Thursday, May 19, 2011

Clayton's LV/ H8

   Thursday is commonly known for the fact that it comes before Friday, which is the official beginning of the weekend. Thursday therefore is the last weekday of the week or something along those lines, though people consider Monday through Friday weekdays so I guess Thursday would be the last non-weekend day of the week? I always found Thursday to be funny because in colleges, where all days of the week must be noted only by one letter, Thursday has the sad misfortune of being a schoolday which shared an initial letter with a schoolday that preceded Thursday by two days. So the days panned out to be M, T, W, R, and F. I don't know why R was decided upon, considering H is a letter that Tuesday doesn't have and comes directly after the T in Thursday, but alas, instead of M, T, W, H, F, we have M, T, W, R, and F.

 Other than that, Thursday is the day when I post my LV/ H8 column.



   Hate #3: Those damn tube top dresses.

 Now that summer is almost officially upon us, the world's sense of fashion takes a deep dive as the need to be comfortable and get tan takes preeminence. This often results in overly casual get-ups, ranging from the always-fashionable public tank top to the board short (these two looks are often combined). Women, unable to get away with wearing bathing suits while buying King Cobra from the gas station, resort to other forms of summer wear. Though most of these are unforgivable in any form, the one that most kills me is the tube top dress thing.

 I've seen it done well, I'll admit, but very, very rarely. Even attractive women usually look dumb when they put elastic bands around their breasts and dangle fleece-looking fabric from them with no shape or form. "But Clayton," you may argue, "these are effective bathing suit covers!" Sure, but DON'T WEAR THEM AWAY FROM THE BEACH! Besides, there are far better covers for bathing suits, like sultry robe things, or, you know, a pair of non-beach clothes since you're obviously not using your bathing suit anymore. These tube top dresses serve merely to enhance a football field's worth of bare and unshapely skin while demeaning the sightly parts of the body by blocking them off. Symmetry, my dear Watson. S'all about symmetry.



 Hate #2: Wet cat food.

 Cats are well-known to be evil and malicious predators who one day will take over the human race. They take great pleasure in toying with live animals before viciously murdering them and sometimes eating them.

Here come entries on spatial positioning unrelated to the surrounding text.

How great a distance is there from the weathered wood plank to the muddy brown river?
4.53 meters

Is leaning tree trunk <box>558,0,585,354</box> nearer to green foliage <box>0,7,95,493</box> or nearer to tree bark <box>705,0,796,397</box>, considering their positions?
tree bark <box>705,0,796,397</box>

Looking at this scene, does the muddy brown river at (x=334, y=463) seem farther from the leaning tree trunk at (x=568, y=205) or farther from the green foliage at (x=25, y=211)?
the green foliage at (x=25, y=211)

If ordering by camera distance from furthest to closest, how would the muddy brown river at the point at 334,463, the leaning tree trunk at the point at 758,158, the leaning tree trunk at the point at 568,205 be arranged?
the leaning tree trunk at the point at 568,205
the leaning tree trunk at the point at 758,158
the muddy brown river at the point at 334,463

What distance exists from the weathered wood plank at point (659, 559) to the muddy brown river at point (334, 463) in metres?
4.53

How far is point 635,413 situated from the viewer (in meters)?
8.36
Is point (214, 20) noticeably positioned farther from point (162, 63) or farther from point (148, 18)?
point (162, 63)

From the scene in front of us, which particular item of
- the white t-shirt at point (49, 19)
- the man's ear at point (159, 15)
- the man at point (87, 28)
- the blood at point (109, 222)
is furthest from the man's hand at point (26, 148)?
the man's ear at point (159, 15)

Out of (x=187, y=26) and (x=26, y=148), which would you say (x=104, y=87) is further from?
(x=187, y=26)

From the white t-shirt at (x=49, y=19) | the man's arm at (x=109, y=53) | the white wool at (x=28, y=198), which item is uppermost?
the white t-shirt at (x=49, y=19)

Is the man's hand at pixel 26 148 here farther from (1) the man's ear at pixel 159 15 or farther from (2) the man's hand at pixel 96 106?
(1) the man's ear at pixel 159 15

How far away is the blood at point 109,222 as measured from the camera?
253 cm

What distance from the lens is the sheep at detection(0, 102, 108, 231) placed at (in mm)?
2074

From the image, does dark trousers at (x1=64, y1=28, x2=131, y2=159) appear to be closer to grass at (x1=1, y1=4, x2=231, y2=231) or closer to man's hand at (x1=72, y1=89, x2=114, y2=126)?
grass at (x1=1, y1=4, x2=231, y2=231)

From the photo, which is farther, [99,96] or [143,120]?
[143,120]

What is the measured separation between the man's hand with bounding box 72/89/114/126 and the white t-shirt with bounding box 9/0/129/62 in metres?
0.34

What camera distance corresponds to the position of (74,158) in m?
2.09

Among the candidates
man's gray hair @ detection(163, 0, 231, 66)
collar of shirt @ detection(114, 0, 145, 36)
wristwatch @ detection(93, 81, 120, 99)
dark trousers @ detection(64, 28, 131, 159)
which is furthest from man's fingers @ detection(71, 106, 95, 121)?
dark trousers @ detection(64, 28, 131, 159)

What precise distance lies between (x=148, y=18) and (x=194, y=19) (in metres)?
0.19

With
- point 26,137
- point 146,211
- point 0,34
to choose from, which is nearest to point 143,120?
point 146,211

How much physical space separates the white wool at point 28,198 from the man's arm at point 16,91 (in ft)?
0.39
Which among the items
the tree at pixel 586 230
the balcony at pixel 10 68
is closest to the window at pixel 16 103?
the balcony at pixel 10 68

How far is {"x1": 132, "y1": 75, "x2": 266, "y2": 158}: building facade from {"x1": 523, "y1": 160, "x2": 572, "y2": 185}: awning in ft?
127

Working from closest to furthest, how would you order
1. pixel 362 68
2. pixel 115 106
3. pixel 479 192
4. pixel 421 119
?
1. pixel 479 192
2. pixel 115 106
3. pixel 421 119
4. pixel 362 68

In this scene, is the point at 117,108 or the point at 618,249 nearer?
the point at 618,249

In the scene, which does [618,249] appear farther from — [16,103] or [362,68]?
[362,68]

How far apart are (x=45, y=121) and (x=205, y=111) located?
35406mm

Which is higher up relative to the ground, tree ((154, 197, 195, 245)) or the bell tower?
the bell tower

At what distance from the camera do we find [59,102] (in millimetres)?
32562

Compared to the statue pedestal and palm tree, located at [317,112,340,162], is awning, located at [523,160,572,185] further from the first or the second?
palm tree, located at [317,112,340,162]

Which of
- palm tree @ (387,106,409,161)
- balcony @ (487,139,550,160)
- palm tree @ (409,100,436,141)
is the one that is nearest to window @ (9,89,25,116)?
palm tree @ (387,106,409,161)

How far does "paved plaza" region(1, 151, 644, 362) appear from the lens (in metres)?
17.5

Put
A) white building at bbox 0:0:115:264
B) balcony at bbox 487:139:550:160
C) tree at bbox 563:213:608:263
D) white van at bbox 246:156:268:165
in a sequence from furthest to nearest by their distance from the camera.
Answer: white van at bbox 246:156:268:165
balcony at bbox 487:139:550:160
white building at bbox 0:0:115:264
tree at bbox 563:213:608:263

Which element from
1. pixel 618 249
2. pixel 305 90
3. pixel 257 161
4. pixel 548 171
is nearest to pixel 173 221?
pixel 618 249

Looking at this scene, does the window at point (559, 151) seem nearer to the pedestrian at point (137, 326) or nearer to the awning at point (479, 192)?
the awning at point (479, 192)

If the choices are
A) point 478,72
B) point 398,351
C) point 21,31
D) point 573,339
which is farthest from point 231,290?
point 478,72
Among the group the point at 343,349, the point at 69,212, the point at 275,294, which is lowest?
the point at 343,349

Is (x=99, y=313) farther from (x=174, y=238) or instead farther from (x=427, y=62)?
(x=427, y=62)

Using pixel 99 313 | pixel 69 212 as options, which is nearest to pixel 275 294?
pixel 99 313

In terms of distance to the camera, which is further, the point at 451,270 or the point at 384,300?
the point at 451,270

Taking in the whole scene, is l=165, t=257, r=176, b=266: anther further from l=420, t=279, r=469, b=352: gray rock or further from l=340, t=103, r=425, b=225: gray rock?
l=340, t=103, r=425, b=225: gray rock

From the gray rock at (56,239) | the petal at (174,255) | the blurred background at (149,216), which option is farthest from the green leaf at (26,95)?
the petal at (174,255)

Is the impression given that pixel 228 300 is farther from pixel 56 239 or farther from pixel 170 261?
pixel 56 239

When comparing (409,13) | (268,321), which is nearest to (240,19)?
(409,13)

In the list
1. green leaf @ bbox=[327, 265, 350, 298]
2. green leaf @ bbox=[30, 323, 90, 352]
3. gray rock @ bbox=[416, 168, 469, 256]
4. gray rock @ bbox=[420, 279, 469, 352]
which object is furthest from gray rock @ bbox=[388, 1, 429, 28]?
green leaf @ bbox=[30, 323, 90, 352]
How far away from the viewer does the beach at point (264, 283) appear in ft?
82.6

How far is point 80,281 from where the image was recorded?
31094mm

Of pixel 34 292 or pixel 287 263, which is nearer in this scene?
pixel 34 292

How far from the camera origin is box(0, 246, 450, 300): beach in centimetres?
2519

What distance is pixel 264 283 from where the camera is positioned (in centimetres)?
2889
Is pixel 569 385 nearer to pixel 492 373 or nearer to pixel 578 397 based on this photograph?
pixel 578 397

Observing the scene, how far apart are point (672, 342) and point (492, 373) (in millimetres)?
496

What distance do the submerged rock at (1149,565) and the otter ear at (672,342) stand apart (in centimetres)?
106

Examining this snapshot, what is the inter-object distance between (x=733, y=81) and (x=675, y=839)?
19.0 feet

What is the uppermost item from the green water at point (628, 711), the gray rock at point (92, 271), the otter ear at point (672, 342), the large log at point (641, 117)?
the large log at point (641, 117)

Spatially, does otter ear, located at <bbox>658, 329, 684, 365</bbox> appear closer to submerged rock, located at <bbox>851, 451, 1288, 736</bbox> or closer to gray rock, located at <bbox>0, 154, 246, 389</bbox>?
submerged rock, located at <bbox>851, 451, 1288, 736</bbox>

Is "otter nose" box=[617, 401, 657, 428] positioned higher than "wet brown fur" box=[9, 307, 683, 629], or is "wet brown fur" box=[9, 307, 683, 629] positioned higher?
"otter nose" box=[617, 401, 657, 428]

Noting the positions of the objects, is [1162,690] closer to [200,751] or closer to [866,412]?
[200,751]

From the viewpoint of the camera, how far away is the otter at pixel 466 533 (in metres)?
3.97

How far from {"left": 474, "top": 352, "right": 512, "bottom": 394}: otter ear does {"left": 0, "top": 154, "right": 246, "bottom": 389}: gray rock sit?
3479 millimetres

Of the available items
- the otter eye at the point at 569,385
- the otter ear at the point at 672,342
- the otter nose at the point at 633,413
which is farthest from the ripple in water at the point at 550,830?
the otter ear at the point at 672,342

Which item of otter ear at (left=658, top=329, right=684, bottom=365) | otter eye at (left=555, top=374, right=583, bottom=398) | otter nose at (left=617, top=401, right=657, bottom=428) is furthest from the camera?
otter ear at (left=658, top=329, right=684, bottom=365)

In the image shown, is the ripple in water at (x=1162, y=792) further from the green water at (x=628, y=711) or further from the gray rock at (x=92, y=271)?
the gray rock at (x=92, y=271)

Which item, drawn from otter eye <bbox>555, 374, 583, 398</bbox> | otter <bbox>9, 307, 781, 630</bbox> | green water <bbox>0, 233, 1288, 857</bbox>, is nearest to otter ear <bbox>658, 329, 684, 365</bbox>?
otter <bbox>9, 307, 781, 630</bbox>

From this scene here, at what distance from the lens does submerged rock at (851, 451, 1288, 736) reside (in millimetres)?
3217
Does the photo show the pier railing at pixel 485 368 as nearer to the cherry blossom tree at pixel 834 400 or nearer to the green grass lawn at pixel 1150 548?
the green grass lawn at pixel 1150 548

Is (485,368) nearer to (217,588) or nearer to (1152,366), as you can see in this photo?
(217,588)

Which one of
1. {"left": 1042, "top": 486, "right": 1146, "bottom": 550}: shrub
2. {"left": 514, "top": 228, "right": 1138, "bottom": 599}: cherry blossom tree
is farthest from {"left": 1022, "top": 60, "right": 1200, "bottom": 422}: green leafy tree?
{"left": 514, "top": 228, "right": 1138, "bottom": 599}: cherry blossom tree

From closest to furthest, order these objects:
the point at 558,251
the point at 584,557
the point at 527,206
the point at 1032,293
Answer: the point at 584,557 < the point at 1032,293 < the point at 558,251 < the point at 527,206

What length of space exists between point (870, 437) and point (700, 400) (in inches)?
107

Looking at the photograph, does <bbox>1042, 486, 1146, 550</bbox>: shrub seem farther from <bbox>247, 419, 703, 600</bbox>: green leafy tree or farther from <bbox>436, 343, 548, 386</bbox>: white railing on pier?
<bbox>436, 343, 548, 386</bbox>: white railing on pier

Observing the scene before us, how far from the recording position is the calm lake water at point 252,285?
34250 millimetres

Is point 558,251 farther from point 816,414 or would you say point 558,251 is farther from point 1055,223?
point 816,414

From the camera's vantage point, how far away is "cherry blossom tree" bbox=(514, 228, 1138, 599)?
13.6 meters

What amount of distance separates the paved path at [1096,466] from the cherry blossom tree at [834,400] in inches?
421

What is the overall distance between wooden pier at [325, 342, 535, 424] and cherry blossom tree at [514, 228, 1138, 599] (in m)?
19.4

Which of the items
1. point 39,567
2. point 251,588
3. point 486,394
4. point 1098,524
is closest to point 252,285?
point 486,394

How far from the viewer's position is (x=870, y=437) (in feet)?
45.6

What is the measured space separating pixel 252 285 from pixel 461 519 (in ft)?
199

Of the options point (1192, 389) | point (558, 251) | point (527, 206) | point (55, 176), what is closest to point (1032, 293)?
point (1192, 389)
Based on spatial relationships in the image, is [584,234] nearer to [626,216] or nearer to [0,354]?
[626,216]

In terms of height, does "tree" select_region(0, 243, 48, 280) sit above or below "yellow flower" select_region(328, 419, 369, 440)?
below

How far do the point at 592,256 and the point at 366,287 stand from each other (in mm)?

I know that cats probably revel in the pleasure of a wet, bloody meal, but why is that cats love to eat wet, soggy, food? Canned cat food has an overpowering stench of death, decay, and old cat lady, a pungent smell that invades fabric and brain matter alike, enveloping them in odors of despair and hatred. On top of that, have you ever taken the time to feed a cat a can of wet cat food? If you, like most logical humans, deny your cat the right of a bowl and instead open the cat and toss it on the floor in the semi-hope that your poor kitten doesn't rip its face off while trying to eat the slop from the inside of a potentially sharp metal can, you've avoided most of the awful (you will, however, be the first recipient of the horrific smell penned up in the wicked can). If you're being audited by PETA, though, you will take the food and either dump it ungraciously or spoon it laboriously into a bowl, fully aware of the foul texture of the food. It's an attractive mix between tubby custard and baby feces, sitting in a pool of hot ham water. Actually, I'm getting quite hungry.



 Hate #1: Jokes.
 I've read the studies (well, I've read e-mail referencing the uncited studies) about how laughter is healthy for the heart and will make you successful and possibly get you a free match on Eharmony.com. I understand that it takes more muscles to frown than to smile. Yet I also understand that most of my laughter comes from spontaneity, from unplanned events and situations that are ludicrous and hilarious. When I really laugh, it is not at someone's failed attempt to say something funny. This is why I hate jokes.
Women in the workplace? That actually
is a pretty hilarious joke.
 Jokes are one of those social oddities that I've never fully understood. It's as though in place of having a mutually desired conversation, or just a period of silence, people are required to cause laughter when interacting with other humans. Who decided that that we must suffer through countless unfunny jokes in the off-chance that there'll be one or two funny jokes said in a year? Who set the law that people are allowed to spout off stupid repeated string of words, or that I have to laugh falsely at them? I refuse to understand jokes or understand why they're allowed in social situations. They're rarely funny, they're often painful, and they deserve nothing more than my spiteful hate.


 And this one thing I love....

 MIST.

 Across the world there are natural beauties that are regional. Waterfalls, sunsets on the beach, cliff faces, mountain peaks, grassy paddocks, glistening desert plains - these are places of awe and grandeur that make us mere humans pause and say nothing, for we are speechless. But most of us have to travel to these places, or if we live near them, we live near only one or two natural beauties. And even then, once we see something regularly we become accustomed to it and the shock of something so gorgeous wears off gradually. However, pretty much anywhere you live, you can see mist.

Not to be confused with the horror movie cleverly titled The Mist.

  Mist is floating water droplets, pretty much like a non-hot version of steam that often occurs at dawn and oftentimes over bodies of water. It's gorgeous. There's something mysterious and beautiful about the semi-transparent of nature - we can see it, but we can see through it. It serves to enhance the surrounding scenery without overpowering it. It's non-substantial, it's sheer, it's otherworldy.... it's mist. And I love it.